Alternative content
Awk is a programming language that is specifically designed for quickly manipulating space delimited data. Although you can achieve all its functionality with Perl, awk is simpler in many practical cases.
Why awk? You can replace a pipeline of 'stuff | grep | sed | cut...' with a single call to awk. For a simple script, most of the timelag is in loading these apps into memory, and it's much faster to do it all with one. This is ideal for something like an openbox pipe menu where you want to generate something on the fly. You can use awk to make a neat one-liner for some quick job in the terminal, or build an awk section into a shell script. You can find a lot of online tutorials, but here I will only show a few examples which cover most of bioinformatician daily uses of awk.

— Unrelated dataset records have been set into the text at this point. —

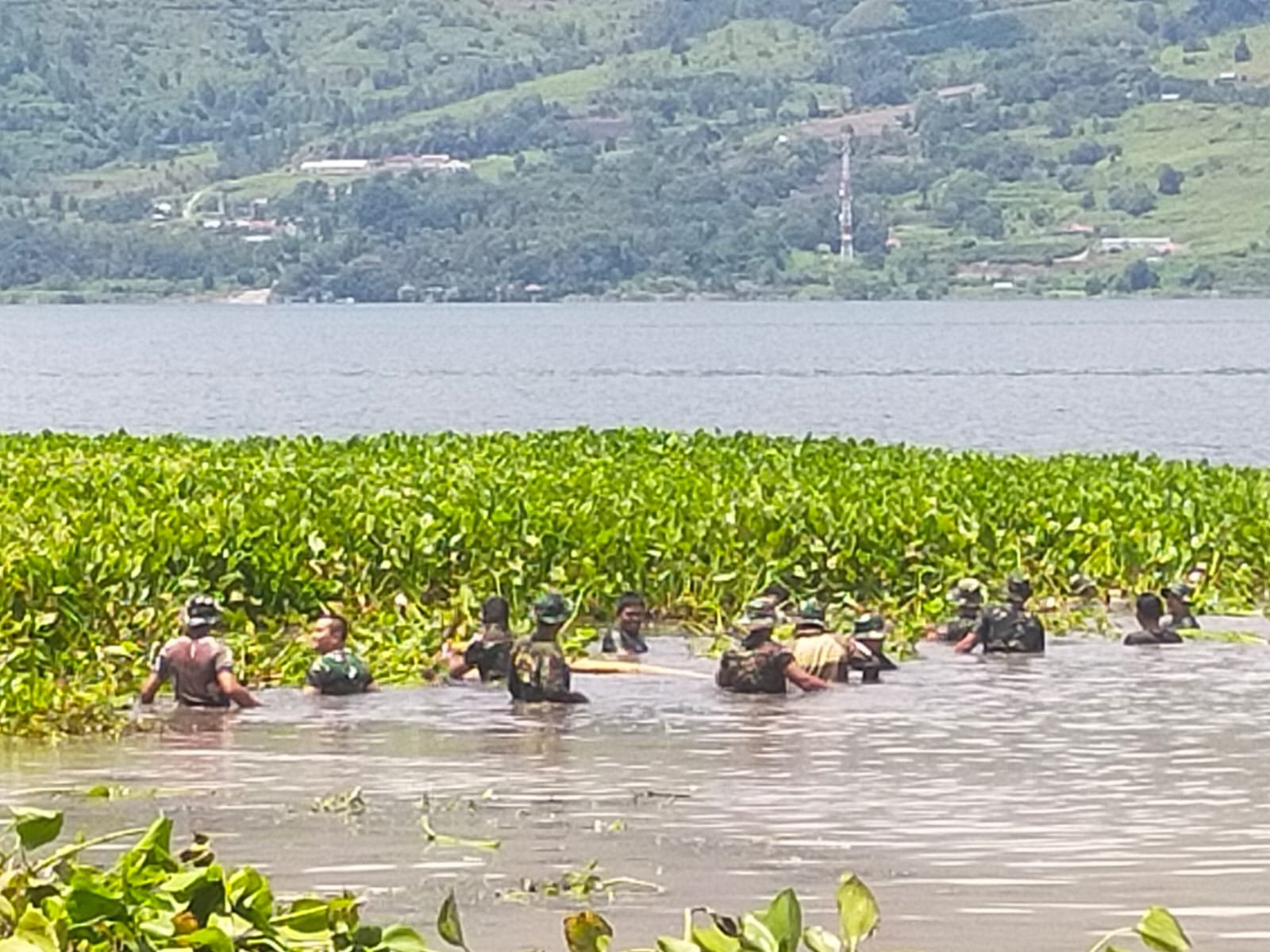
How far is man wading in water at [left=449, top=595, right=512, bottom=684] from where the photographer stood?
25875mm

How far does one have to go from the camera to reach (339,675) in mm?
25203

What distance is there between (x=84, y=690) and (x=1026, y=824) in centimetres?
856

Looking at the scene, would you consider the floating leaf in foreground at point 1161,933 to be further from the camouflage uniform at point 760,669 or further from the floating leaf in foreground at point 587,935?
the camouflage uniform at point 760,669

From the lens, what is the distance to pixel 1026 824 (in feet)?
62.6

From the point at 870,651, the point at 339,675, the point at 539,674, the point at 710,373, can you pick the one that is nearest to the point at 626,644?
the point at 870,651

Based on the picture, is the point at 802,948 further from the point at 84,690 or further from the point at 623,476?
the point at 623,476

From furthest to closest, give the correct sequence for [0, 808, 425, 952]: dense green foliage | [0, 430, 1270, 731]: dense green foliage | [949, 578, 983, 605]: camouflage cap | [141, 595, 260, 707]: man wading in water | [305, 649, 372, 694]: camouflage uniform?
[949, 578, 983, 605]: camouflage cap < [0, 430, 1270, 731]: dense green foliage < [305, 649, 372, 694]: camouflage uniform < [141, 595, 260, 707]: man wading in water < [0, 808, 425, 952]: dense green foliage

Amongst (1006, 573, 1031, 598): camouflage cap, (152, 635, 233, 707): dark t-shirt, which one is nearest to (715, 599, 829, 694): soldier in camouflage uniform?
(1006, 573, 1031, 598): camouflage cap

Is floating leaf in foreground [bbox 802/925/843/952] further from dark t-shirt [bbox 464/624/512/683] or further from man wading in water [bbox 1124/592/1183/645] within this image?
man wading in water [bbox 1124/592/1183/645]

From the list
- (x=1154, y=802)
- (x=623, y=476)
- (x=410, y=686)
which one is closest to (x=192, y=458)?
(x=623, y=476)

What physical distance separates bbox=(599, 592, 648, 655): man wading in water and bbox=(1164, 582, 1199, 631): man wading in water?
5599 mm

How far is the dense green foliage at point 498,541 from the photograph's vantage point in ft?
84.6

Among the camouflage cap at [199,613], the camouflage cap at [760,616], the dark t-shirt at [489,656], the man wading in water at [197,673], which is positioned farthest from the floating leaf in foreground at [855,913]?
the dark t-shirt at [489,656]

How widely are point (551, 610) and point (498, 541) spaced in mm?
5067
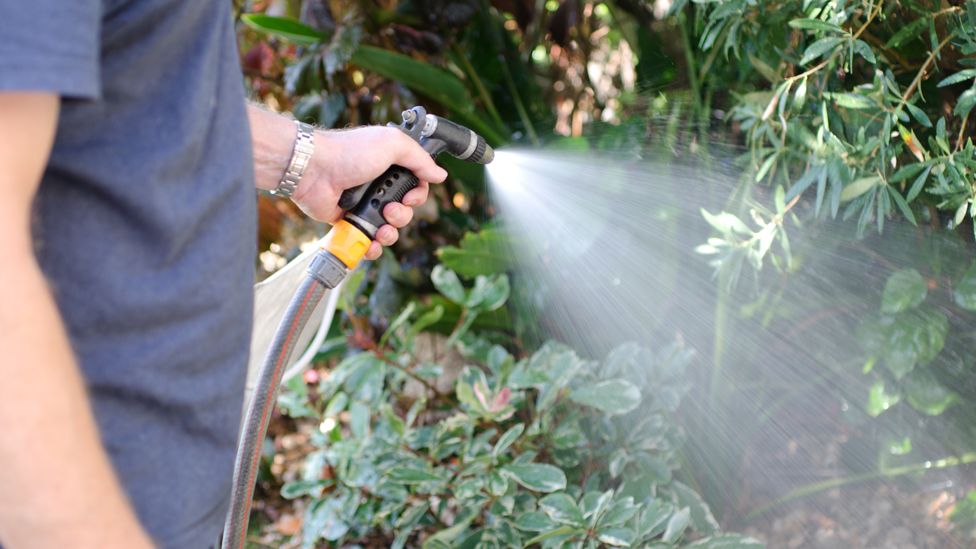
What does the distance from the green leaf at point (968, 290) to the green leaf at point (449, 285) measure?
885 mm

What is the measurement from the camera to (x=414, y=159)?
3.96 feet

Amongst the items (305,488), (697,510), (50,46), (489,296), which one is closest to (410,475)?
(305,488)

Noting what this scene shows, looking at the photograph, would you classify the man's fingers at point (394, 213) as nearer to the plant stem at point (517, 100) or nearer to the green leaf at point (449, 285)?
the green leaf at point (449, 285)

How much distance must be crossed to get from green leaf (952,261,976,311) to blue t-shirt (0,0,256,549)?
1.12 m

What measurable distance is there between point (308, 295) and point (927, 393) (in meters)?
1.05

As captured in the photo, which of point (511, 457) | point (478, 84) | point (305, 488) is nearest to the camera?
point (511, 457)

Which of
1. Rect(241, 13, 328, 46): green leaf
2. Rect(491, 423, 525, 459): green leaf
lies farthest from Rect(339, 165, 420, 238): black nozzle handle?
Rect(241, 13, 328, 46): green leaf

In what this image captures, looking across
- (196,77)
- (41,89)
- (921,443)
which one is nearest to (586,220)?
(921,443)

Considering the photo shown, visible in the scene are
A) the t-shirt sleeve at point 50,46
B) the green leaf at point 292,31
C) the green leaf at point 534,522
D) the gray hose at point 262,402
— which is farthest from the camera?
the green leaf at point 292,31

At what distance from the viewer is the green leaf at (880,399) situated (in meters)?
1.59

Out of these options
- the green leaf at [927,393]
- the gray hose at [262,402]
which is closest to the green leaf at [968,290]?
the green leaf at [927,393]

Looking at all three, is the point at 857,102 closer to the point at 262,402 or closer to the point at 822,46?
the point at 822,46

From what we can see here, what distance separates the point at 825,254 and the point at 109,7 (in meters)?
1.36

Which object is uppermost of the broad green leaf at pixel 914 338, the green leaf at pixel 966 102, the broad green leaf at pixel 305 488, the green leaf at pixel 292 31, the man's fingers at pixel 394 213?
the green leaf at pixel 966 102
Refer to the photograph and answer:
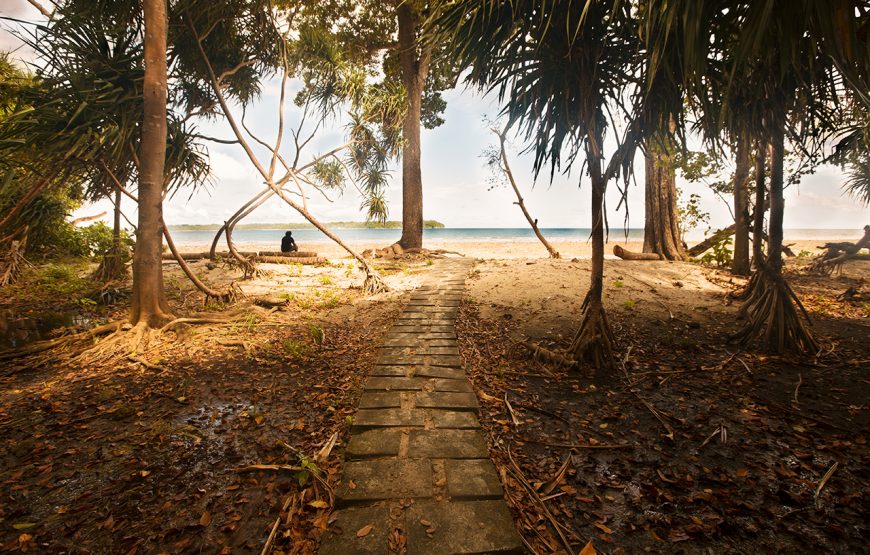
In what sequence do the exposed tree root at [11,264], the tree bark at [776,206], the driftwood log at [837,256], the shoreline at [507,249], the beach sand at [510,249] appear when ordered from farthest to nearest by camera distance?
the beach sand at [510,249] < the shoreline at [507,249] < the driftwood log at [837,256] < the exposed tree root at [11,264] < the tree bark at [776,206]

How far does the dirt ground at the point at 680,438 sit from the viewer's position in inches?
60.1

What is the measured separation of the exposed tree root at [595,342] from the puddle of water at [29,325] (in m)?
6.03

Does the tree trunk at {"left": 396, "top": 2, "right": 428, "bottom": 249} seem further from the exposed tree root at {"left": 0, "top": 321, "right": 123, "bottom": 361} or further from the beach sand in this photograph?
the exposed tree root at {"left": 0, "top": 321, "right": 123, "bottom": 361}

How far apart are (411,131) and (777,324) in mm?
10170

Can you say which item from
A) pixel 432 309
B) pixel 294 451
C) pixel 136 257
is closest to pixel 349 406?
pixel 294 451

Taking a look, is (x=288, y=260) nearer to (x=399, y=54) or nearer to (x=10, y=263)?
(x=10, y=263)

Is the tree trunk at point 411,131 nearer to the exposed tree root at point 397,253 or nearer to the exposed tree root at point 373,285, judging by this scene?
the exposed tree root at point 397,253

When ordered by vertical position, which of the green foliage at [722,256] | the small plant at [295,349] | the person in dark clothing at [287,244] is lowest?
the small plant at [295,349]

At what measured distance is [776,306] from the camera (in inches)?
138

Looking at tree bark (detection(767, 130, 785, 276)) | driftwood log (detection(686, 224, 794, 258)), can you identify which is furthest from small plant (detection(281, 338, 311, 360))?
driftwood log (detection(686, 224, 794, 258))

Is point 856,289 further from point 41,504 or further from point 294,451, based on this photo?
point 41,504

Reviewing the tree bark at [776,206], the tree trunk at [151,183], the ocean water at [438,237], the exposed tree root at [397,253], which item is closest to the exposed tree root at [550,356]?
the tree bark at [776,206]

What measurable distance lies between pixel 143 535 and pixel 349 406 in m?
1.28

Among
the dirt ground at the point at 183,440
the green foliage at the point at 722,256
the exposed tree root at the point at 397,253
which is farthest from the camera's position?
the exposed tree root at the point at 397,253
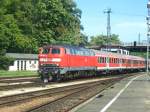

choose rows where column 3 is larger than column 5:
awk '$3>$5' input.txt > output.txt
extract column 2,4,5:
awk '{print $2,$4,$5}' input.txt > output.txt
awk 'BEGIN{OFS="\t"}{print $2,$4,$5}' input.txt
show rows between 20th and 80th:
awk 'NR>=20&&NR<=80' input.txt > output.txt
calculate the average of column 2:
awk '{x+=$2}END{print x/NR}' input.txt
regex (egrep):
awk '/^test[0-9]+/' input.txt
calculate the sum of column 2 and 3 and put it at the end of a row or replace the first column:
awk '{print $0,$2+$3}' input.txt
awk '{$1=$2+$3;print}' input.txt
join two files on column 1:
awk 'BEGIN{while((getline<"file1.txt")>0)l[$1]=$0}$1 in l{print $0"\t"l[$1]}' file2.txt > output.txt
count number of occurrence of column 2 (uniq -c):
awk '{l[$2]++}END{for (x in l) print x,l[x]}' input.txt
apply "uniq" on column 2, only printing the first occurrence (uniq):
awk '!($2 in l){print;l[$2]=1}' input.txt
count different words (wc):
awk '{for(i=1;i!=NF;++i)c[$i]++}END{for (x in c) print x,c[x]}' input.txt
deal with simple CSV:
awk -F, '{print $1,$2}'
substitution (sed is simpler in this case):
awk '{sub(/test/, "no", $0);print}' input.txt
OK now here's where to read this stuff properly explained. roll
Two thorough tutorials:
http://www.gnu.org/software/gawk/manual/gawk.html
http://www.grymoire.com/Unix/Awk.html
A famous list of useful one-liners - though they're short, many are quite tricky:
http://www.pement.org/awk/awk1line.txt
And some nice explanations of those one-liners. After reading this you'll have a pretty good grasp!
http://www.catonmat.net/blog/awk-one-li … -part-one/
http://www.catonmat.net/blog/ten-awk-ti … -pitfalls/
Comments
This MIT wiki page demonstration shows how to perform some basic bioinformatics tasks using simple UNIX commands.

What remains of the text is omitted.